(EXCERPT TO READ begins)
MPs have warned that urgent action must be taken to assess the risks of Brexit on the supply of medical equipment and patient care.
In a report, the Public Accounts Committee (PAC) expressed concern over failure by the Department of Health and Social Care (DHSC) to assess the potential risks of Brexit on health bodies and communicate these with NHS providers. The PAC said there could be “serious” consequences for patients.
According to the report, the NHS currently procures 56% of all medical consumables such as gloves, syringes and dressings, from or via the European Union and while the DHSC aims to build a six-week stockpile of medicines and goods to mitigate potential supply issues after 29 March, disruption to the supply of larger medical items such as X-ray machines has not been taken into consideration.
The department also confirmed it is not putting specific contingency measures in place for the stockpiling of equipment.
The committee said continuing uncertainties surrounded the UK’s arrangements for after leaving the EU, with issues around medical supplies just one of the challenges the department must face.
As well as medical supplies, the report outlined concerns on the department’s financial sustainability, highlighting issues faced in the department from Brexit’s impact on staff recruitment and regional funding imbalances.
PAC chairman Meg Hillier MP said: “There are indicators of an under-pressure department at risk of losing its way. The department’s lack of clear Brexit planning could threaten the supply of medical equipment. Staff shortages could deepen. The potential consequences for patients are serious.”
The report found that DHSC had not yet communicated with NHS providers to detail the risks Brexit could pose to patient care, but confirmed it had issued advice to NHS trusts in October to perform contract reviews in order to identify potential Brexit risks.
The PAC recommends the department outlines details of the impact of Brexit on the supply of medical equipment and necessary contingencies by 31 January 2019.
Speaking to the BBC, health secretary Matt Hancock said the NHS would be prepared for disruption on critical supplies for up to six weeks and preparations are being made to handle the stockpiling of perishable medical goods. He stated he had become the “largest buyer of fridges in the world”.
“Those tenders have been successfully completed and in combination we are buying and building refrigeration capacity to make sure we have enough for medicines,” he added.
(EXCERPT TO READ ends)
(DATASET EXCERPTS begins)
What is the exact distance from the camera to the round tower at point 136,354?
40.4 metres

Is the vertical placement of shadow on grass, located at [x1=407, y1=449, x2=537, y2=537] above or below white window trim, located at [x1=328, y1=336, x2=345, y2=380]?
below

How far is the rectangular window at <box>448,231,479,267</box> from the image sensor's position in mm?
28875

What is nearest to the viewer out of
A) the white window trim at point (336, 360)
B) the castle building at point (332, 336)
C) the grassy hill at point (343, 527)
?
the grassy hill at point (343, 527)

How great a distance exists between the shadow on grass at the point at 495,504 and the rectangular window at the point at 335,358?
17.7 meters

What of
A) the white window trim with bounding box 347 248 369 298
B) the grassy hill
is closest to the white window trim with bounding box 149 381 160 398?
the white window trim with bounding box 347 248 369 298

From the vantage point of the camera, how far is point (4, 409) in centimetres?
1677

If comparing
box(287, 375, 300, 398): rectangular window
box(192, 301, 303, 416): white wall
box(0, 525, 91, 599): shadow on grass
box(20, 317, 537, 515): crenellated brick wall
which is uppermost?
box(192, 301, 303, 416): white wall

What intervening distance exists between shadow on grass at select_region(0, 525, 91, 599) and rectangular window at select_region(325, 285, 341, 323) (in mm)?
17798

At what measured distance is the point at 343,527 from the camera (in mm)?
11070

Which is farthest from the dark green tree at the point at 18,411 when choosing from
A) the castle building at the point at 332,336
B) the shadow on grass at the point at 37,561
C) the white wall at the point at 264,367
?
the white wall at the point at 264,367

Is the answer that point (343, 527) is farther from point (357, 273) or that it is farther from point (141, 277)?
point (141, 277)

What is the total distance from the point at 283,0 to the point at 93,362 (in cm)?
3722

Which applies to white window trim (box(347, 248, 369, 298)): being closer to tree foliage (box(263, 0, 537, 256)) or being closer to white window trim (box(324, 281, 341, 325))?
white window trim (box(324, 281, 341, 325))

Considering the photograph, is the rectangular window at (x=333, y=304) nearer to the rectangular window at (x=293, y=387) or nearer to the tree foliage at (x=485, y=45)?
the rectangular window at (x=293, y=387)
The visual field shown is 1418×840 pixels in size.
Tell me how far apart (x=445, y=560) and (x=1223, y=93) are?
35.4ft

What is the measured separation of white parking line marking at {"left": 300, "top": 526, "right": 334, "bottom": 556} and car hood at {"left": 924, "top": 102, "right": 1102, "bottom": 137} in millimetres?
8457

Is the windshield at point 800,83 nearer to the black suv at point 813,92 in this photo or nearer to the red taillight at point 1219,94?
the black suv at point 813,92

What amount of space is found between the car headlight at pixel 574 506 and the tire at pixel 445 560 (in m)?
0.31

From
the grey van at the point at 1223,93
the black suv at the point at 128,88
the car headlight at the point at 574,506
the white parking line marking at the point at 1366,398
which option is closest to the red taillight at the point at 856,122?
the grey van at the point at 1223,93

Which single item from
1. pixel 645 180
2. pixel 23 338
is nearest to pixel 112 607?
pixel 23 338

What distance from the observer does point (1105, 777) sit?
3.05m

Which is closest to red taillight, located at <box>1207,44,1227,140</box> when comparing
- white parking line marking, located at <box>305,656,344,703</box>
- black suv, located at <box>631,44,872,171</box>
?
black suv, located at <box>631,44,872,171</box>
(DATASET EXCERPTS ends)
* WHAT TO WORK ON *
**A)** List the medical consumables that the article on Brexit and medical supplies gives as examples.
**B)** Sum up the article on Brexit and medical supplies in two sentences.

* PER-TASK ANSWERS *
**A)** Gloves, syringes, dressings

**B)** A Public Accounts Committee report warns that the Department of Health and Social Care has failed to assess Brexit's risks to health bodies and to the supply of medical equipment, including larger items such as X-ray machines, with possibly serious consequences for patients. The committee wants details of the impact and the contingencies by 31 January 2019, while health secretary Matt Hancock says the NHS will be prepared for up to six weeks of disruption to critical supplies.